Over the next year, we performed the following upgrades:

  • Tweaked our configs around checkpoints, shared buffers, work_mem and more (this is a great start: Tuning Your PostgreSQL Server)
  • Moved the Write Ahead Log (WAL) to its own partition (so fsyncs of the WAL don’t flush all of the dirty data files)
  • Moved the WAL to its own pair of disks (so the sequential writes of the WAL are not slowed down by the random read/write of the data files)
  • Added more RAM
  • Moved to better servers (24 cores, 16 disks, even more RAM)
  • Added more RAM again (kept adding to keep the working set in RAM)

Fall 2011: Sharding

These incremental improvements worked great for a long time, and our database was able to keep up with our ever increasing volume.
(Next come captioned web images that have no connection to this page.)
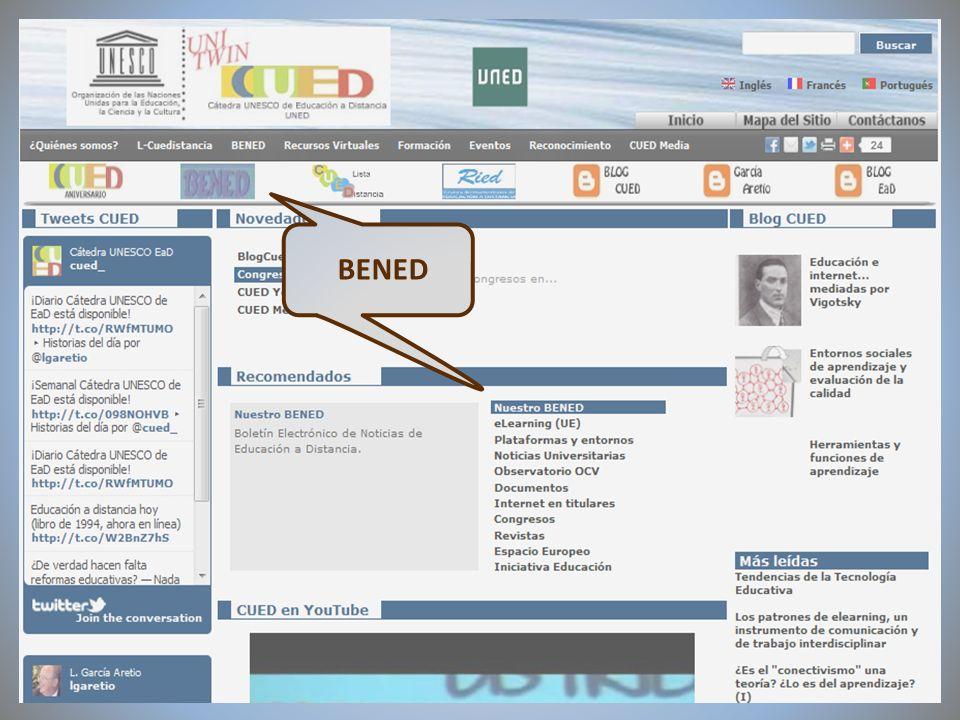 09/02/2012VI Encuentro de Cátedras UNESCO de España BENED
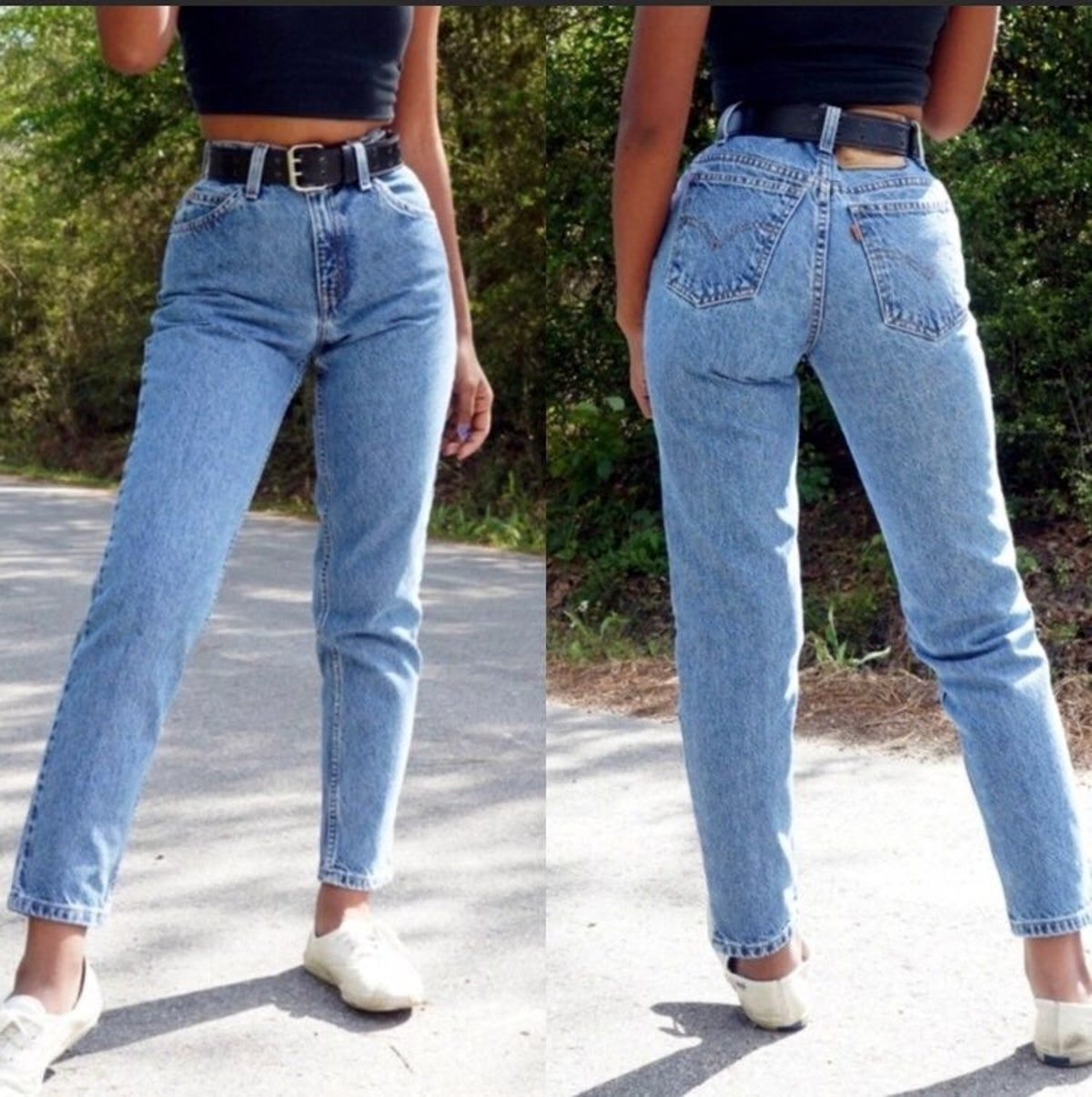 Vintage Levi S Mom Jeans In 2020 Mom Jeans Outfit Levi Jeans Women Jeans Outfit Women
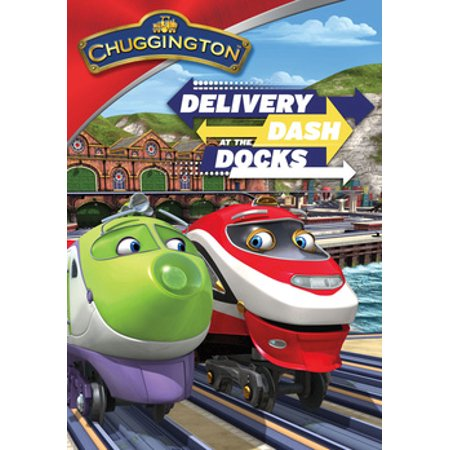 Chuggington: Delivery Dash at the Docks - Overnight Delivery Movie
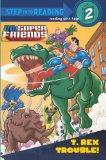 T. Rex Trouble! (Turtleback School & Library Binding Edition) (DC Super Friends (Pb))
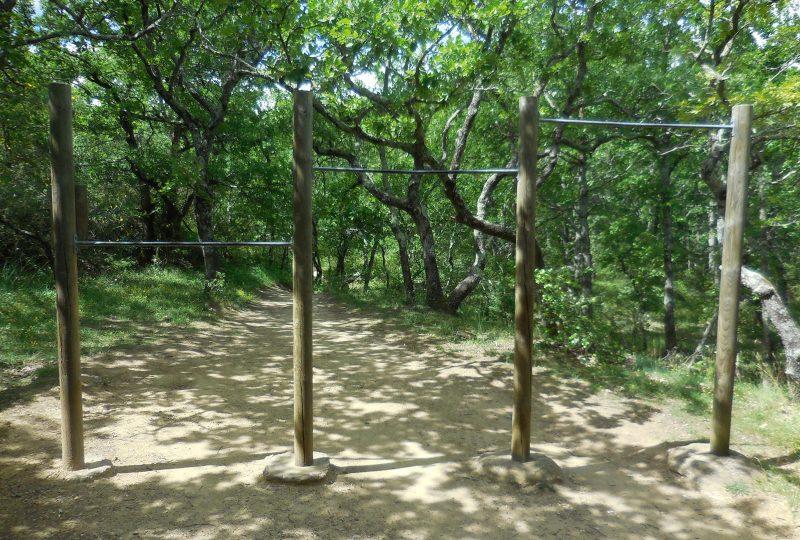 Parcours Santé Colonzelle à Colonzelle - 8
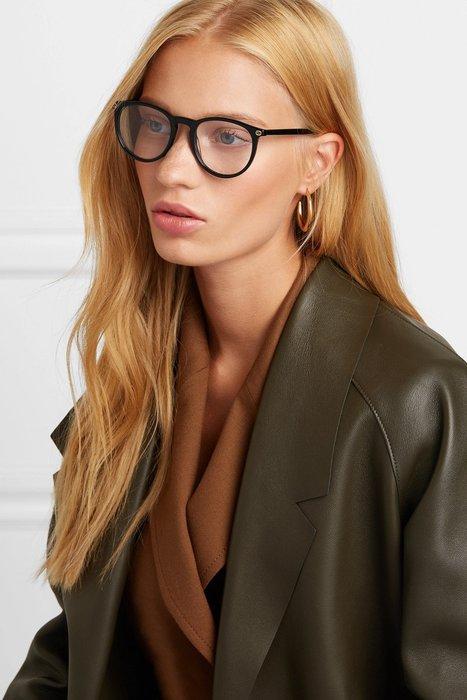 CC Collection 代購 Gucci 黑色膠框平光光學眼鏡/鏡架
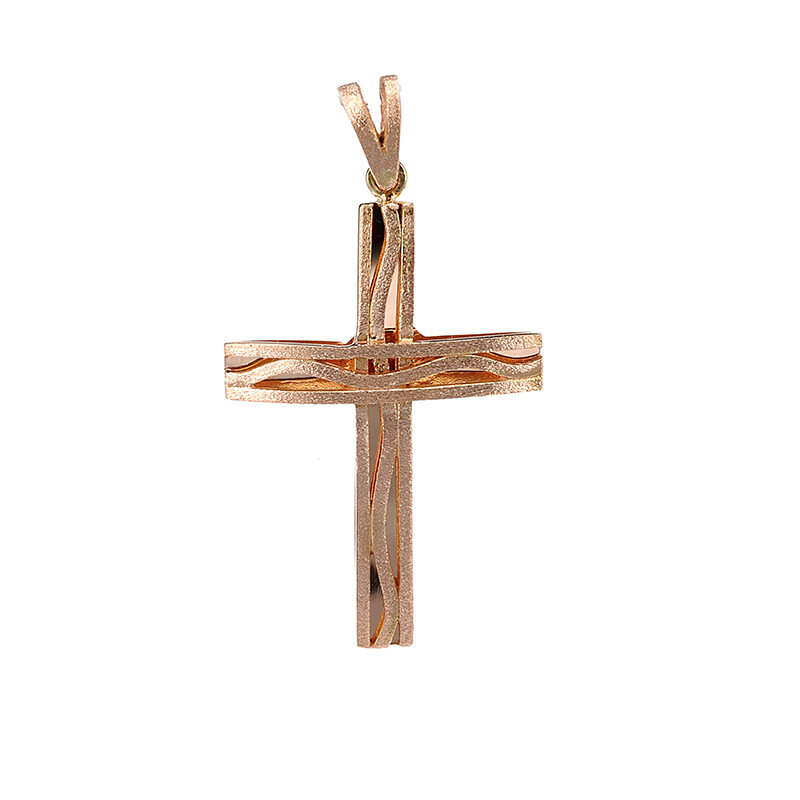 Χειροποίητος σταυρός από ροζ χρυσό Κ14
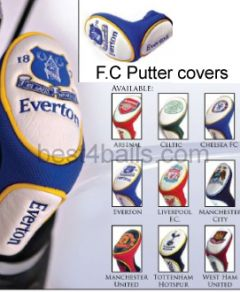 Extreme Golf Putter Covers | Best4Balls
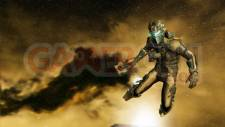 dead_space_2_11
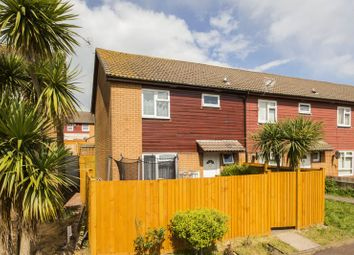 Thumbnail 3 bedroom end terrace house for sale in Brynheulog, Pentwyn, Cardiff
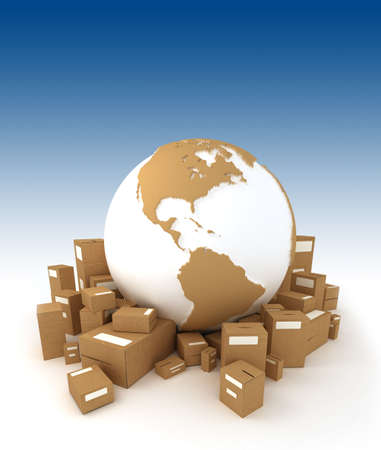 moving office: World globe in white and carboard texture, surrounded by packages and oriented to America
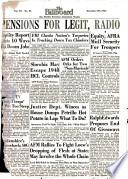 20 Dec 1947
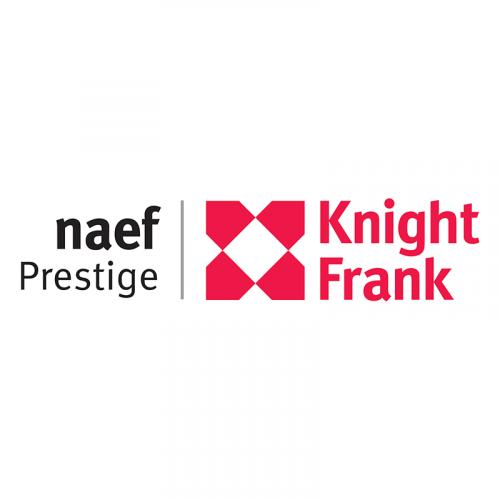 Naef Prestige Knight Frank - Nyon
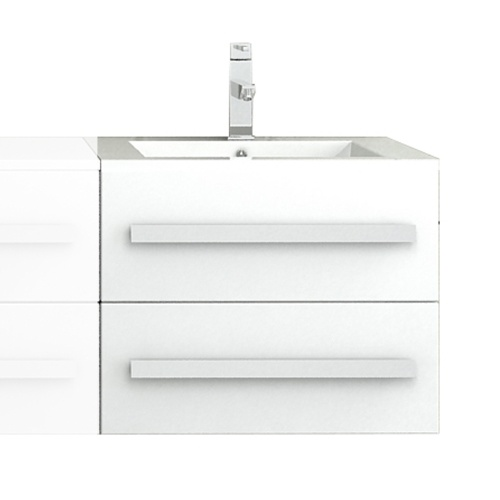 Meuble salle de bain avec vasque - Blanc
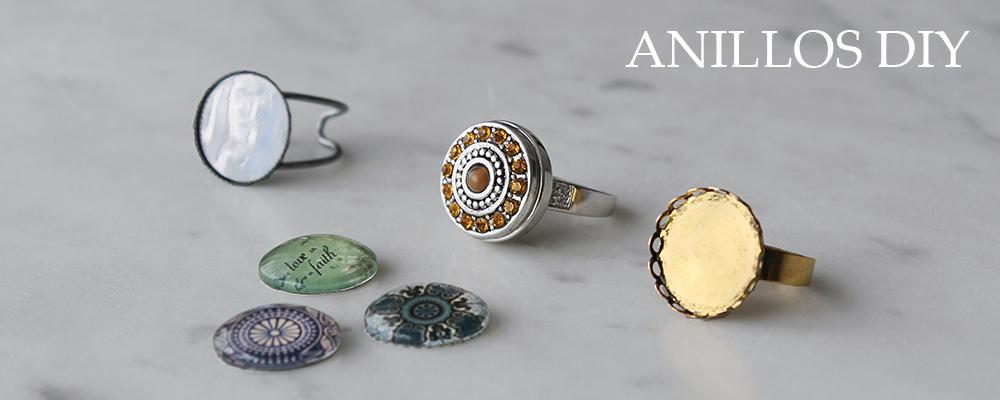 www.snowfall-beads.es - Spotlight: Anillos DIY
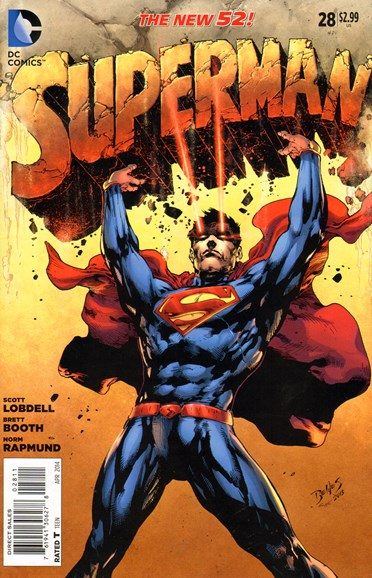 Superman Cover - 4/1/2014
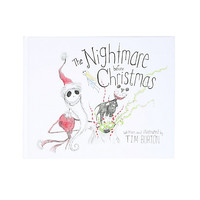 The Nightmare Before Christmas 20th Anniversary Book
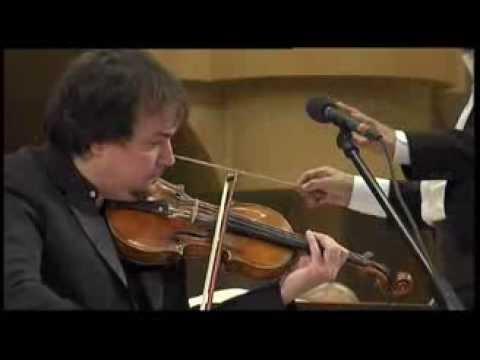 П. Чайковский. Концерт для скрипки с оркестром. Солист Сергей Крылов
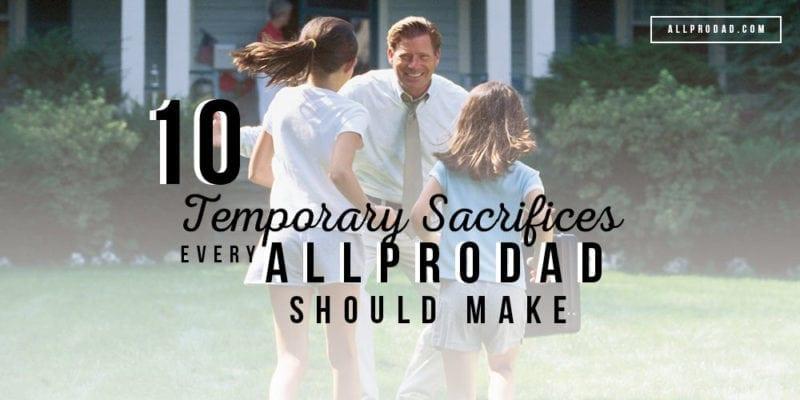how to sacrifice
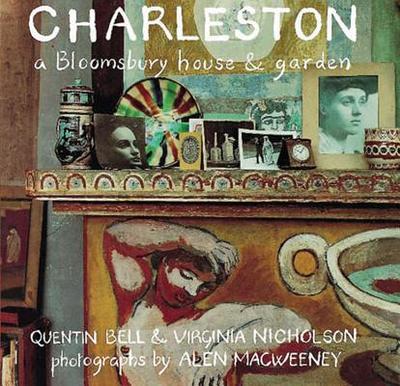 Charleston - Bell, Quentin, Professor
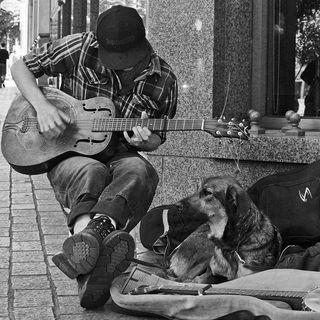 #17 Vivere di musica nel digitale: Micro-community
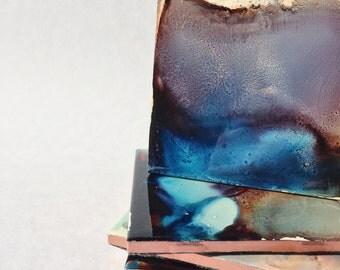 Graham Ceramic Coaster Set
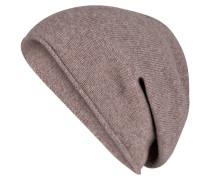 Cashmere-Mütze - taupe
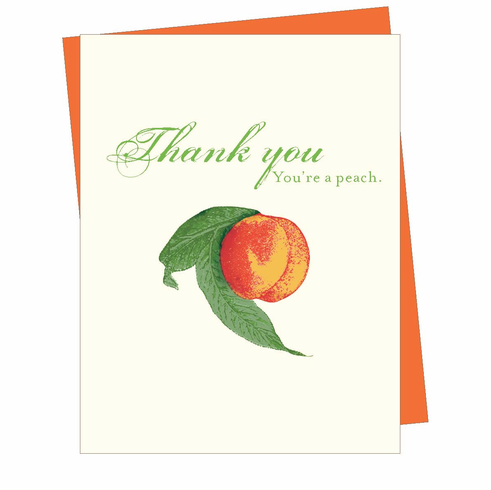 Thank You Peach Card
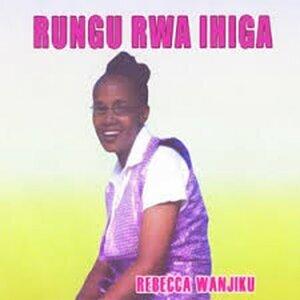Rebecca Wanjiku 歌手頭像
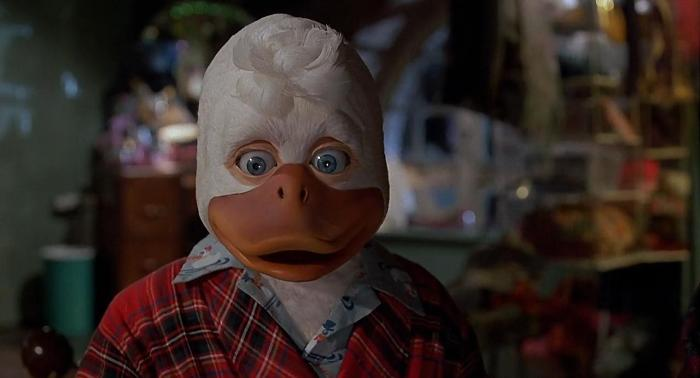 film_howardtheduck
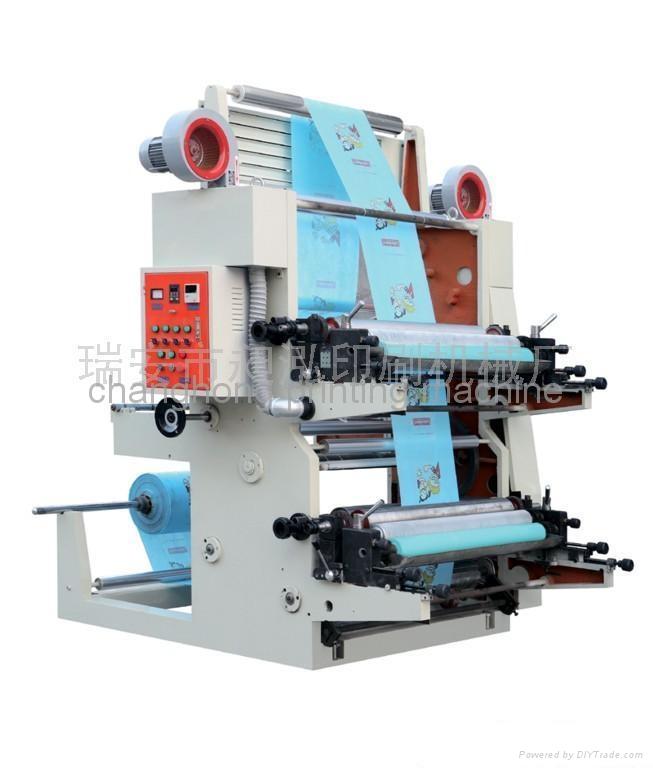 2 Color Film Flexo Printing Machine(CH802) 2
In the summer of 2011, we started to feel like our traffic was going to outgrow a single server. We could keep buying better hardware, but we knew there was a limit.

We talked about a lot of different solutions, and in the end, we decided to horizontally shard our database by merchant. A merchant’s traffic would all live on one shard to make querying easier, but different merchants would live on different shards.

We used data_fabric to introduce sharding into our Rails app. data_fabric lets you specify which models are sharded, and gives you methods for activating a specific shard. In conjunction with data_fabric, we also wrote a fair amount of custom code for sharding. We sharded every table except for a handful of global tables, such as merchants and users. Since almost every URL has the merchant id in it, we were able to activate shards in application_controller.rb for 99% of our traffic with code that looked roughly like:

class ApplicationController < ActionController::Base
  around_filter :activate_shard
 
  def activate_shard(&block)
    merchant = Merchant.find_by_public_id(params[:merchant_id])
    DataFabric.activate_shard(:shard => merchant.shard, &block)
  end
end

Making our code work with sharding was only half the battle. We still had to migrate merchants to a different shard (without downtime). We did this with londiste, a statement-based replication tool. We set up the new database servers and used londiste to mirror the entire database between the current cluster (which we renamed to shard 0) and the new cluster (shard 1).

Then, we paused traffic[1], stopped replication, updated the shard column in the global database, and resumed traffic. The whole process was automated using capistrano. At this point, some requests went to the new database servers, and some to the old. Once we were sure everything was working, we removed the shard 0 data from shard 1 and vice versa.

The final cutover was completed in the fall of 2011.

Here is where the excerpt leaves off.